Preguntas que conviene hacer antes de aceptar un plan con extracciones
- ¿Cuál es el motivo exacto de la extracción?
- ¿Qué pasaría si intentamos tratar el caso sin extraer?
- ¿Qué alternativas existen para ganar espacio?
- ¿Cómo afectará al perfil facial y a la sonrisa?
- ¿Qué dientes se extraerían y por qué esos?
- ¿El tratamiento puede hacerse con alineadores, brackets o ambas opciones?
- ¿Cómo se cerrarán los espacios?
- ¿Qué tipo de retenedores serán necesarios al finalizar?
Estas preguntas no buscan desconfiar del tratamiento, sino entenderlo. Un buen plan debe poder explicarse con claridad.
Preguntas frecuentes sobre extracciones en ortodoncia
¿Siempre se extraen cuatro premolares?
¿Se quedan huecos visibles durante el tratamiento?
¿Se puede hacer ortodoncia con extracciones usando alineadores?

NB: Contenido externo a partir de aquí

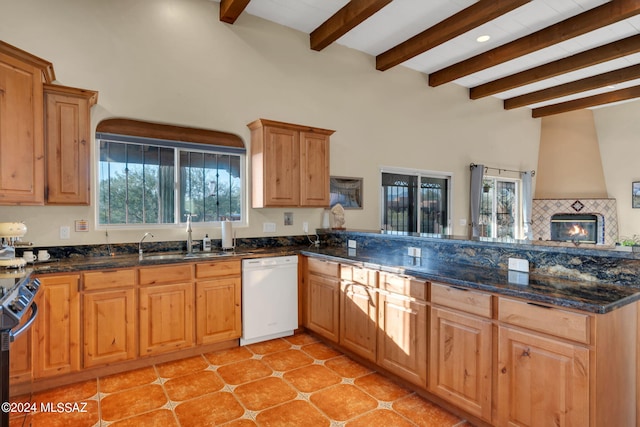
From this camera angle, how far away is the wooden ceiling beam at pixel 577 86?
5.21 meters

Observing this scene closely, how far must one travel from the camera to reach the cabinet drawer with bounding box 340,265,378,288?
2.85 metres

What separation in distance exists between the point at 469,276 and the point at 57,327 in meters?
2.92

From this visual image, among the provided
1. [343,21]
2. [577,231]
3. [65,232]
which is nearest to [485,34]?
[343,21]

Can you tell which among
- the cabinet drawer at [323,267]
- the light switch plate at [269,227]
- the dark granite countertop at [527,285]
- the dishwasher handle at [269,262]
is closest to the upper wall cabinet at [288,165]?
the light switch plate at [269,227]

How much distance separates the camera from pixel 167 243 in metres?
3.54

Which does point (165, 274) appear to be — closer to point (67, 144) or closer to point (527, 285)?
point (67, 144)

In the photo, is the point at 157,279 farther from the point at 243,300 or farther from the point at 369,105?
the point at 369,105

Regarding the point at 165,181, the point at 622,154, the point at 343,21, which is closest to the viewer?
the point at 165,181

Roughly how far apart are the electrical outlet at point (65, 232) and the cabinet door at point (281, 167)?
1774 mm

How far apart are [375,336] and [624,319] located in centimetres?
158

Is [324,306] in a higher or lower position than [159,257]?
lower

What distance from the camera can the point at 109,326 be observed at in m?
2.79

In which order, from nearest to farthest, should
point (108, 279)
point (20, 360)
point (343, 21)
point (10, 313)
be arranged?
point (10, 313) → point (20, 360) → point (108, 279) → point (343, 21)

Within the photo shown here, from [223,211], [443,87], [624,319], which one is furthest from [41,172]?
[443,87]
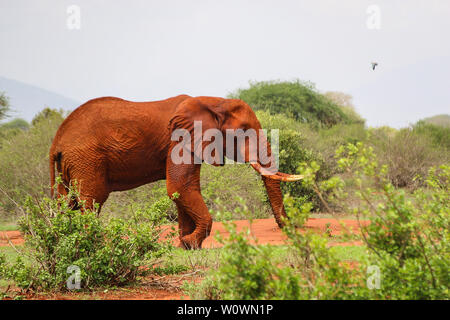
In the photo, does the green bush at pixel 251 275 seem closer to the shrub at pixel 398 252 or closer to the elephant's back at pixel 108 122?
the shrub at pixel 398 252

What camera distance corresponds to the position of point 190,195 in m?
8.65

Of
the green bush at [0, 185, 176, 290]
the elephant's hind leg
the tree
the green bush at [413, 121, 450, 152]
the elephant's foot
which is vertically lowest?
the elephant's foot

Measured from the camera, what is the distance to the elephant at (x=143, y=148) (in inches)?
340

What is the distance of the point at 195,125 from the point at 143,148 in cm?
101

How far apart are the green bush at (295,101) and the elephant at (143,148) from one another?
90.5 ft

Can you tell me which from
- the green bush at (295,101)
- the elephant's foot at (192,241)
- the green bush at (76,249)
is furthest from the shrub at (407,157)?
the green bush at (76,249)

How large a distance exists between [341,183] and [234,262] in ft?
3.45

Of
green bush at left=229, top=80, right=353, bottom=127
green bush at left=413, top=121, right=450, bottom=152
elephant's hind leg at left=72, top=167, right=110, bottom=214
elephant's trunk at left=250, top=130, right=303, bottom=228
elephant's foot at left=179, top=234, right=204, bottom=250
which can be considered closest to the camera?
elephant's hind leg at left=72, top=167, right=110, bottom=214

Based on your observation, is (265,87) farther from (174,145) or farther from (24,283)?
(24,283)

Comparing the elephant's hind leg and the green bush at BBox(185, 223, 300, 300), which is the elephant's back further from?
the green bush at BBox(185, 223, 300, 300)

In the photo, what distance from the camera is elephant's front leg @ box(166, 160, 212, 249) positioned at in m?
8.57
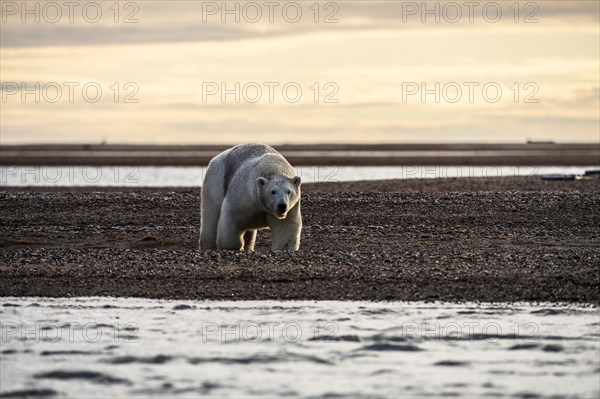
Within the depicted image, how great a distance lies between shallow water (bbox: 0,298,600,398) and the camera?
869cm

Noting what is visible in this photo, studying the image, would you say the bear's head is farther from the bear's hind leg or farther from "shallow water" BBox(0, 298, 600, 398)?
"shallow water" BBox(0, 298, 600, 398)

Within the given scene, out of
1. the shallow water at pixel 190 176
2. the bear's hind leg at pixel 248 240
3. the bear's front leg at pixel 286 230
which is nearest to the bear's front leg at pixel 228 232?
the bear's front leg at pixel 286 230

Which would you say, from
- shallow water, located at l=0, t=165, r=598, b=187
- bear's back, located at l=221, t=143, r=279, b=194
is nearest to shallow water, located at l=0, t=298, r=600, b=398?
bear's back, located at l=221, t=143, r=279, b=194

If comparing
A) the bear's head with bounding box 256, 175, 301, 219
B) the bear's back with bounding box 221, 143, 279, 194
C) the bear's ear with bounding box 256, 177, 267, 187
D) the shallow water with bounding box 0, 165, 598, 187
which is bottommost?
the bear's head with bounding box 256, 175, 301, 219

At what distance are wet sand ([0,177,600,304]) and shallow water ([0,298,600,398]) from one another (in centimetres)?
75

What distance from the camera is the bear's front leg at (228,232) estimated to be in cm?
1552

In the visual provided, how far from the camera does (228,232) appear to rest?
15.6m

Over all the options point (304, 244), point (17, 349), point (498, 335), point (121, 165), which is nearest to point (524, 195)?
point (304, 244)

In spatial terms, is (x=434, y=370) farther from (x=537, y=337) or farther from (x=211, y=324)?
(x=211, y=324)

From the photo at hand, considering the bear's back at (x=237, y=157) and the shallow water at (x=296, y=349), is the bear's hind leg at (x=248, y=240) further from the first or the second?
the shallow water at (x=296, y=349)

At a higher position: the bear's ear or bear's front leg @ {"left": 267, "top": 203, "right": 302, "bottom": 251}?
the bear's ear

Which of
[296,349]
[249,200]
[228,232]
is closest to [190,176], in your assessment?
[228,232]

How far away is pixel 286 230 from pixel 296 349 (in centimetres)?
580

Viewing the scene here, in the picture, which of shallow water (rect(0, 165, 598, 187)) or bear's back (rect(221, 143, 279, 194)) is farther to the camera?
shallow water (rect(0, 165, 598, 187))
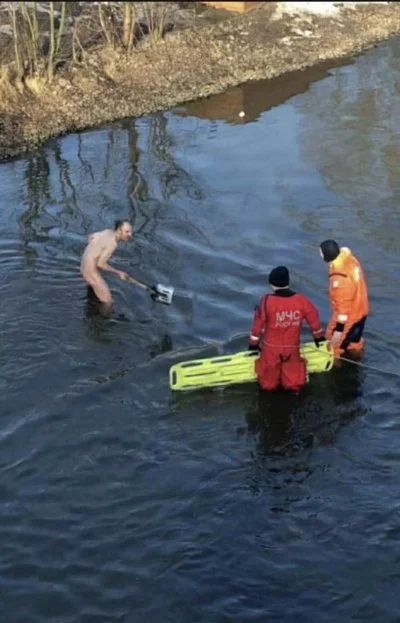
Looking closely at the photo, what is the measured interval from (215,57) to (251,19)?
10.1 ft

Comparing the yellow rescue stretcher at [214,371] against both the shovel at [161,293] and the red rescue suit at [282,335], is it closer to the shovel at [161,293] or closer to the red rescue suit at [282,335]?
the red rescue suit at [282,335]

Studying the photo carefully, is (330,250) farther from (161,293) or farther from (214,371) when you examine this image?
(161,293)

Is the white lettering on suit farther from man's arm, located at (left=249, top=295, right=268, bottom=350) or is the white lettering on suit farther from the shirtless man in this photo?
the shirtless man

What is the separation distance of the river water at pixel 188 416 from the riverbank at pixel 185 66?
95.7 inches

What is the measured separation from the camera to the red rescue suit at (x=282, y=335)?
963 cm

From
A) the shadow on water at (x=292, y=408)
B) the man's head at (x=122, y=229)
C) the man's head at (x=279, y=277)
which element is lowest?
the shadow on water at (x=292, y=408)

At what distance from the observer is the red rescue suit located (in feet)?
31.6

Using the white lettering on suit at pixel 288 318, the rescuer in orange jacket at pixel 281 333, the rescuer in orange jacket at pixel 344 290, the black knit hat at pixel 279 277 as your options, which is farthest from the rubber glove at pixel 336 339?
the black knit hat at pixel 279 277

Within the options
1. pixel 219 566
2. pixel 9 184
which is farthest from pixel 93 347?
pixel 9 184

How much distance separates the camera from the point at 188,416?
33.2 ft

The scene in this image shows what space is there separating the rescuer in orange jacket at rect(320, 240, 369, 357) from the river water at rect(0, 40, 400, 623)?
64cm

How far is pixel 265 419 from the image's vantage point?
10.0 m

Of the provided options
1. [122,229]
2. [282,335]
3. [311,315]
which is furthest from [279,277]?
[122,229]

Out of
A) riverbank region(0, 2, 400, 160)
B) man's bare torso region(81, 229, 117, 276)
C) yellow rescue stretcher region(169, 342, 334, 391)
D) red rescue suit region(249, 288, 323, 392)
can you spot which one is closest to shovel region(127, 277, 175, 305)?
man's bare torso region(81, 229, 117, 276)
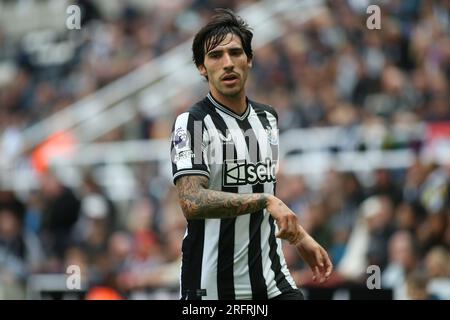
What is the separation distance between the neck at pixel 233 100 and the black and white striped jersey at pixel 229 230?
44 millimetres

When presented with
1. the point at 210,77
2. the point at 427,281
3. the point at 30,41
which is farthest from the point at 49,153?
the point at 210,77

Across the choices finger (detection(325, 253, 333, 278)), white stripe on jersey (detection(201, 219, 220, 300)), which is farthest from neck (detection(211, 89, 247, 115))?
finger (detection(325, 253, 333, 278))

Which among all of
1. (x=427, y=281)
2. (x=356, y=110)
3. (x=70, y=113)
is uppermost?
(x=70, y=113)

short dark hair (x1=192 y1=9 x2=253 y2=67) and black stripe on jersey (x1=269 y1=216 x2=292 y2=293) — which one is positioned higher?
short dark hair (x1=192 y1=9 x2=253 y2=67)

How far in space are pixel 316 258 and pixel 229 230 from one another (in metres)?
0.60

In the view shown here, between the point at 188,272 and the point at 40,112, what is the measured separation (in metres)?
12.1

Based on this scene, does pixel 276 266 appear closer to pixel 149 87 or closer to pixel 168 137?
pixel 168 137

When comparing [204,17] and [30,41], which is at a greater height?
[30,41]

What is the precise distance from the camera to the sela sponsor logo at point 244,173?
6.11 metres

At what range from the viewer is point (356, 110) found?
12578 mm

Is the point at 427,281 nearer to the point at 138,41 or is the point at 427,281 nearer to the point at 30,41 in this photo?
the point at 138,41

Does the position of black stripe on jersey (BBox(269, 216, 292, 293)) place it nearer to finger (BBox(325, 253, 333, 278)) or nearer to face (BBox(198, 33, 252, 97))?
finger (BBox(325, 253, 333, 278))

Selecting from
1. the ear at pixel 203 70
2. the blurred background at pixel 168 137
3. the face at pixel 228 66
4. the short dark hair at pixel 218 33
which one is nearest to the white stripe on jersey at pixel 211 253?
the face at pixel 228 66

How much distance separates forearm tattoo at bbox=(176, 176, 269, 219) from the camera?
5.70 m
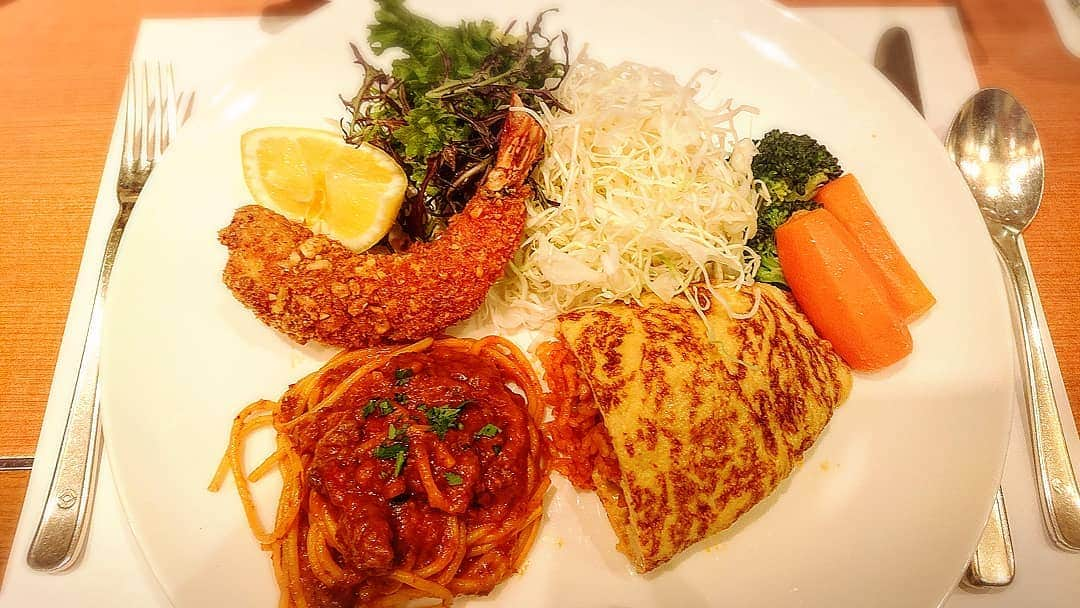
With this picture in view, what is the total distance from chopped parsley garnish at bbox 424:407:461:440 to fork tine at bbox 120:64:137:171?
6.85 ft

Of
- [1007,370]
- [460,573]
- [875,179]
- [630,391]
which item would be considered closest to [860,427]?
[1007,370]

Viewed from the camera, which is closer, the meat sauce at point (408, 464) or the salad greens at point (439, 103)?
the meat sauce at point (408, 464)

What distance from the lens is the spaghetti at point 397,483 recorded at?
6.67 feet

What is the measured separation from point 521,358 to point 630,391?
0.60 meters

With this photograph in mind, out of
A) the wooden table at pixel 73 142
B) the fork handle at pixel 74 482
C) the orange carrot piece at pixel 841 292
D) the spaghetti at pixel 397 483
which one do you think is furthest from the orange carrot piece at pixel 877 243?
the fork handle at pixel 74 482

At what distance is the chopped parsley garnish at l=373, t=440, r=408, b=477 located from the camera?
205 cm

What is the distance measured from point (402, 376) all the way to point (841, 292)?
5.71ft

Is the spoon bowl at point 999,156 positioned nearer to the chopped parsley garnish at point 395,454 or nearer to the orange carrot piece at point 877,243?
the orange carrot piece at point 877,243

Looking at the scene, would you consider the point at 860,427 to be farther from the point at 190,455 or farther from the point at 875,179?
the point at 190,455

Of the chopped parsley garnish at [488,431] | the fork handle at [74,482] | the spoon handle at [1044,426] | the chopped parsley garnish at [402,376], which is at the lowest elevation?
the fork handle at [74,482]

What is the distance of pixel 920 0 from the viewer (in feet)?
11.7

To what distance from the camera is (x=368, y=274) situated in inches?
94.5

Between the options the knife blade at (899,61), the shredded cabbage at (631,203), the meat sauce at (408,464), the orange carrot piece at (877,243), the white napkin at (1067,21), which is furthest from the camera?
the white napkin at (1067,21)

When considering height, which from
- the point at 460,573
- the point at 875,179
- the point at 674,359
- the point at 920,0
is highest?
the point at 920,0
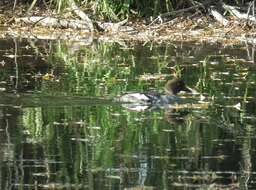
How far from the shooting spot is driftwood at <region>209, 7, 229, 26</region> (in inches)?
816

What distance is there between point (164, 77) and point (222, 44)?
5371 mm

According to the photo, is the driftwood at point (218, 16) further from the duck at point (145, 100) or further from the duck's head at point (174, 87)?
the duck at point (145, 100)

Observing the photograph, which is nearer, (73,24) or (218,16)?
(73,24)

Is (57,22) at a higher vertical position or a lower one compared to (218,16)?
lower

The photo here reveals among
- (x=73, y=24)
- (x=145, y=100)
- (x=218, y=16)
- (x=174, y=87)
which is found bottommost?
(x=145, y=100)

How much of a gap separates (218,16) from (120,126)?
1219cm

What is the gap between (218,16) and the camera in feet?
69.5

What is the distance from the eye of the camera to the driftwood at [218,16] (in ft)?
68.0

¿Extraer dientes debilita la boca?
¿Es mejor pedir una segunda opinión?
Conclusión: extraer o no extraer no es una decisión automática
Las extracciones en ortodoncia pueden generar dudas, pero no deben verse como un fracaso del tratamiento. En algunos casos son innecesarias y pueden evitarse con una buena planificación. En otros, son la opción que permite conseguir una mordida más estable, una sonrisa más armónica y una mejor salud periodontal.
La clave está en el diagnóstico. Antes de decidir, el ortodoncista debe estudiar el espacio disponible, la mordida, el perfil facial, las encías, la edad del paciente y la estabilidad futura del resultado.
Si te han dicho que necesitas extracciones para tu ortodoncia, no te quedes solo con la palabra “extracción”. Pregunta por el motivo, las alternativas y el resultado esperado. Entender el plan es el primer paso para tomar una buena decisión.